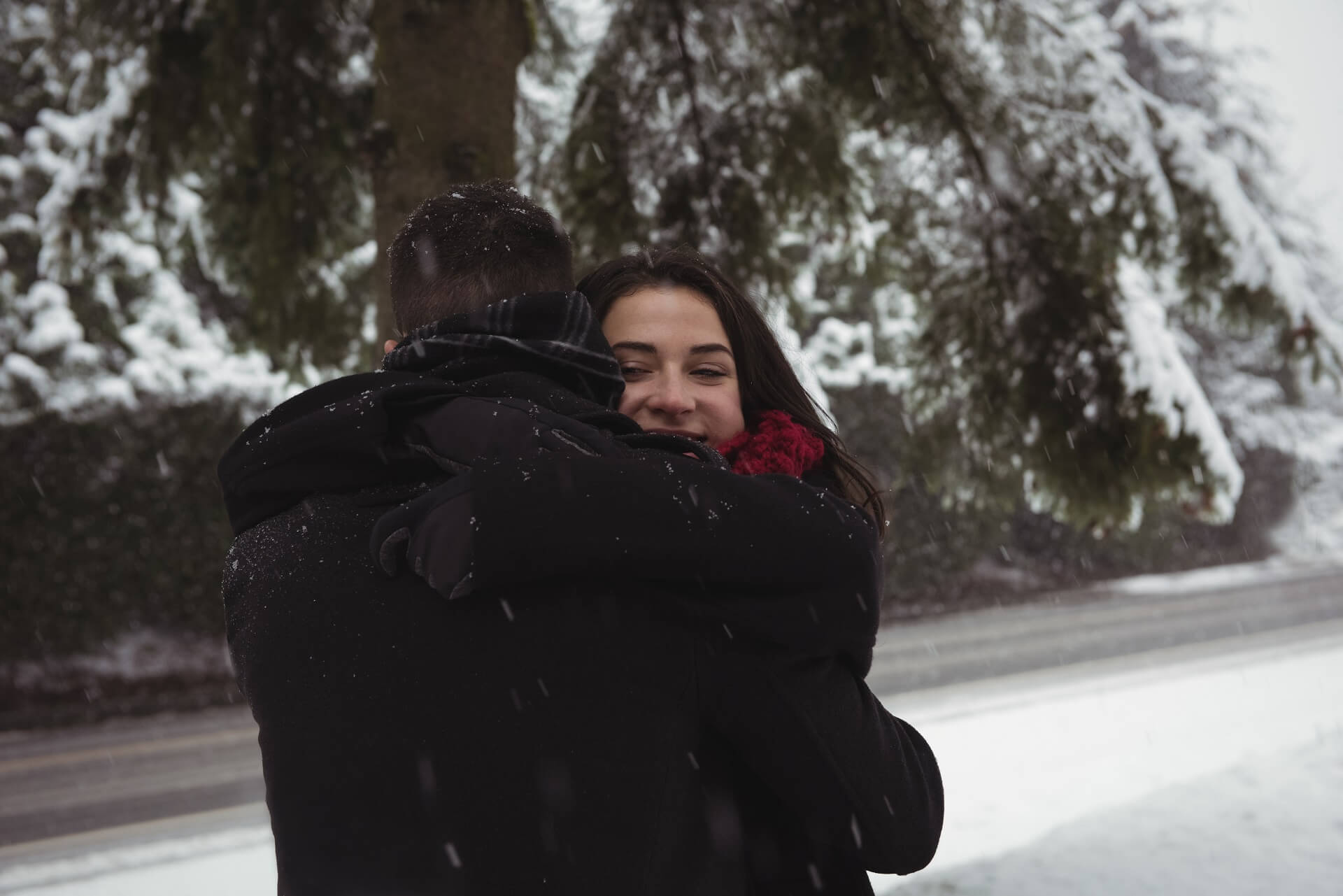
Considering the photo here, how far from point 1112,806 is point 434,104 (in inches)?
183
==
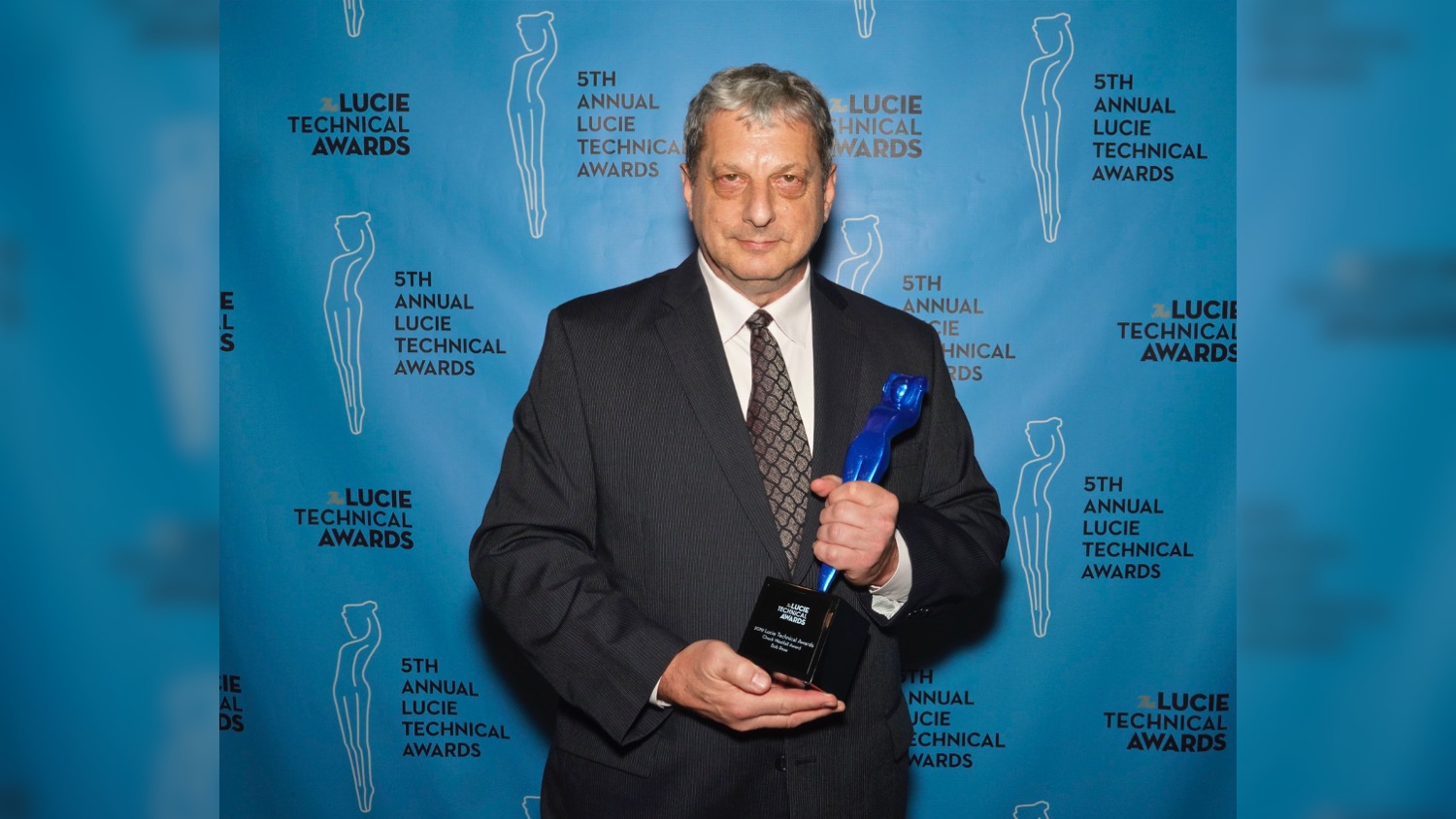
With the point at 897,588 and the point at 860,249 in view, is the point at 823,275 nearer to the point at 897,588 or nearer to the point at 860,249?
---
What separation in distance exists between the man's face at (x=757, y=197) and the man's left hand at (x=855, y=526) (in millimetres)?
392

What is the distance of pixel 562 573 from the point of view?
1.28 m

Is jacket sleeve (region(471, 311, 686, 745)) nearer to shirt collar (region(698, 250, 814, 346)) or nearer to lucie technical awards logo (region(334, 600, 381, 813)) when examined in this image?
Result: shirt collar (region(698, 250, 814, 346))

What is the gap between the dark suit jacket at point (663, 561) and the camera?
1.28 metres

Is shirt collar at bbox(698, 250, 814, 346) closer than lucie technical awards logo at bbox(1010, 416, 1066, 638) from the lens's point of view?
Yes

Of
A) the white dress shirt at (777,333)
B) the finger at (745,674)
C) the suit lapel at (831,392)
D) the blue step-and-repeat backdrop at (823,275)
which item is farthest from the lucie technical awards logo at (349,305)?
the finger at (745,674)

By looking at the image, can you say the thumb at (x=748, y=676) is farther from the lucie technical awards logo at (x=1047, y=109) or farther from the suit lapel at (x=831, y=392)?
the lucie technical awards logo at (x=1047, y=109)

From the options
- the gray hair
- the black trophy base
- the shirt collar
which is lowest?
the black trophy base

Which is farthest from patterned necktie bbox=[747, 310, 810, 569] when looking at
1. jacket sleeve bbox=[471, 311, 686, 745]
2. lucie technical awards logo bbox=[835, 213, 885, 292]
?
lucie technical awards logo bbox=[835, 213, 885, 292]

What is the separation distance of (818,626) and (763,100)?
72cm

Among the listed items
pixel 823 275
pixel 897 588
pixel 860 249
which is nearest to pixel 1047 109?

WHAT YOU ARE ASKED TO DO: Retype the part of the material that opens with the line containing "From the options" and closes with the line containing "which is nearest to pixel 1047 109?", with both of those lines included.

RESPONSE:
From the options
- the gray hair
- the black trophy base
- the shirt collar
which is lowest?
the black trophy base

Which is farthest from patterned necktie bbox=[747, 310, 810, 569] when looking at
1. jacket sleeve bbox=[471, 311, 686, 745]
2. lucie technical awards logo bbox=[835, 213, 885, 292]
?
lucie technical awards logo bbox=[835, 213, 885, 292]

What is the separation distance of (818,626) and (763,100)?
72cm

Among the listed items
pixel 823 275
pixel 897 588
pixel 860 249
which is nearest to pixel 1047 109?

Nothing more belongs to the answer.